How to write error messages that don’t suck

Coding

I spend most of my life interacting with software I wrote, or know intimately. Most of this code is what you would consider ‘safety critical’, and for that reason, it’s written in a particularly stringent way of defensive programming. It also has to adhere to incredibly strict API contracts, so that its output has to be predictable. Error messages must be meticulous and detailed. But elsewhere, in the real world, with tough deadlines to keep, the best one can do is writing error messages that don’t suck. By that, I mean error messages that may not be works of art, but which do the job. Just how important this is I learned thanks to a recent incident.

A few days ago, I logged into my bank account, and saw that it looked like it had been raided by the Visigoth hordes. It turns out that I had an interminably long series of transactions –– not particularly big ones, but they do add up ––, for the same sum, to the same American airline, around the same time. I will name and shame them, because I want them to fix this issue: Delta, we’re talking about you.

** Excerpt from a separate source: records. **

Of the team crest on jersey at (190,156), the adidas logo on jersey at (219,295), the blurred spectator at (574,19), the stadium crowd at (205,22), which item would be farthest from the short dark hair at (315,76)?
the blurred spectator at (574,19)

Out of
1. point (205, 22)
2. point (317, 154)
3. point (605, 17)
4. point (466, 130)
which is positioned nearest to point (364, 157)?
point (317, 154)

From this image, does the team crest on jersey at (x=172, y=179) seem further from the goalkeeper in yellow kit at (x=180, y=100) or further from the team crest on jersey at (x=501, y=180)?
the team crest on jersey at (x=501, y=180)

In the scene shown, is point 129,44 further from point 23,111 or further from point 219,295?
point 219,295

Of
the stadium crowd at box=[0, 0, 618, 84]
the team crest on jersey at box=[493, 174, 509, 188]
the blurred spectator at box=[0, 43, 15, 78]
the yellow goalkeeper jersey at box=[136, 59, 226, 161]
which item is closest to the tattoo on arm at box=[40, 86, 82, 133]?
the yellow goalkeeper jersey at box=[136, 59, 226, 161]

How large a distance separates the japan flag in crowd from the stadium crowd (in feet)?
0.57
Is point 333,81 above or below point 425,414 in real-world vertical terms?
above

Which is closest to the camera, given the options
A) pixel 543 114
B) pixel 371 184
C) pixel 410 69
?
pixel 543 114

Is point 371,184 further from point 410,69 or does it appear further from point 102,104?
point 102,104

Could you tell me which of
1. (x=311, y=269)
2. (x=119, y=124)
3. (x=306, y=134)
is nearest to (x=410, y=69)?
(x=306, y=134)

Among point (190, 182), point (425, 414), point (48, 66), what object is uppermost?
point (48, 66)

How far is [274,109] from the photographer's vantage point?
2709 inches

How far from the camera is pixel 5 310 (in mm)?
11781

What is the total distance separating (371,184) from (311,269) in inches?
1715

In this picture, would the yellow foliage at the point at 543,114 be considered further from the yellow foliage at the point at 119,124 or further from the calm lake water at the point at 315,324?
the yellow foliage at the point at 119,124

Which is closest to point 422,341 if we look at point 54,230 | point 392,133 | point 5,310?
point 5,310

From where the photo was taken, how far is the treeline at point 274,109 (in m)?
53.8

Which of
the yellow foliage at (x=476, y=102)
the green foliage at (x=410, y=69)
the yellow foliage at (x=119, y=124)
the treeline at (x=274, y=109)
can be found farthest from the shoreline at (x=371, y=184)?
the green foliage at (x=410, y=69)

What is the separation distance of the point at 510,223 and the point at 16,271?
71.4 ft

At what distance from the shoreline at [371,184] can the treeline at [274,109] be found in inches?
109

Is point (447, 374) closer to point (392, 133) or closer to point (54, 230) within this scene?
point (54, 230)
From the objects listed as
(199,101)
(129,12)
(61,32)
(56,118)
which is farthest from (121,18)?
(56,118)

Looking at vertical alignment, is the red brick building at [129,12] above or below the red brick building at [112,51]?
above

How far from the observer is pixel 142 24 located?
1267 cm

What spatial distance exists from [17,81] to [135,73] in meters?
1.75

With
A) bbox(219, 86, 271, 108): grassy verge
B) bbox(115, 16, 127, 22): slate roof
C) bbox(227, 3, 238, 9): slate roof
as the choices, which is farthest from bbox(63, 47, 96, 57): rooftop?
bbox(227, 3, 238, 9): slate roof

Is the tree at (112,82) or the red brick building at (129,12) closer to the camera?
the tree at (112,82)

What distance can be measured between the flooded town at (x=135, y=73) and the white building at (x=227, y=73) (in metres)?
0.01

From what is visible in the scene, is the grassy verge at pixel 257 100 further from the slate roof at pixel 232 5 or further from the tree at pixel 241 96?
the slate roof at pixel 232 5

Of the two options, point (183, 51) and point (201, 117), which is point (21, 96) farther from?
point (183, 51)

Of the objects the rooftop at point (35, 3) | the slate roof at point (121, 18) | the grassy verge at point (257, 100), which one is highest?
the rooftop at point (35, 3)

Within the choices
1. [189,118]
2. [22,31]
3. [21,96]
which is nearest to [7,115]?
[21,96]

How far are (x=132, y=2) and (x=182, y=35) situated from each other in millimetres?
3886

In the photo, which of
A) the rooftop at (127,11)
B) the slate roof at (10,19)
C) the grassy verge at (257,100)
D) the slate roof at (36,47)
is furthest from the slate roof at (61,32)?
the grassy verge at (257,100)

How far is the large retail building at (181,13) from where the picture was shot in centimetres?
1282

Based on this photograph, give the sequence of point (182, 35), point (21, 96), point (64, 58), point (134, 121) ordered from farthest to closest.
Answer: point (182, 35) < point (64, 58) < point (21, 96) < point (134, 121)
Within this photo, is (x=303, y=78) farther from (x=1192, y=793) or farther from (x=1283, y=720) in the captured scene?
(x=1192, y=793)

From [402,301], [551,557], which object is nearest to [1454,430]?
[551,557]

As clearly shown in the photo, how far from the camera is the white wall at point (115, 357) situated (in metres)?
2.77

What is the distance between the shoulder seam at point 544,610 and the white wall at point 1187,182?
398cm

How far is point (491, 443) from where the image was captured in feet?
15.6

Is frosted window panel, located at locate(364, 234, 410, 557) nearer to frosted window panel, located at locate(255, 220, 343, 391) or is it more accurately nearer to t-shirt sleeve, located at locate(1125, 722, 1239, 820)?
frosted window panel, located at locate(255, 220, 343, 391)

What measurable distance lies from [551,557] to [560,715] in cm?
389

You see, my wife has been spending Christmastide in the US, visiting friends and family (and giving me some much-needed alone time to finish the first half of my upcoming book), and for the transatlantic long haul segment of her homebound flight, we decided it would be prudent to upgrade her to a comfier seat. Except every time we tried to do so, it returned a cryptic error message – “Upgrade failed”, and a code: 4477. So we tried again. Even when my wife used Delta’s phone booking service, the booking clerk couldn’t provide her with better information as to where the problem may lie. Finally, using someone else’s card, it worked.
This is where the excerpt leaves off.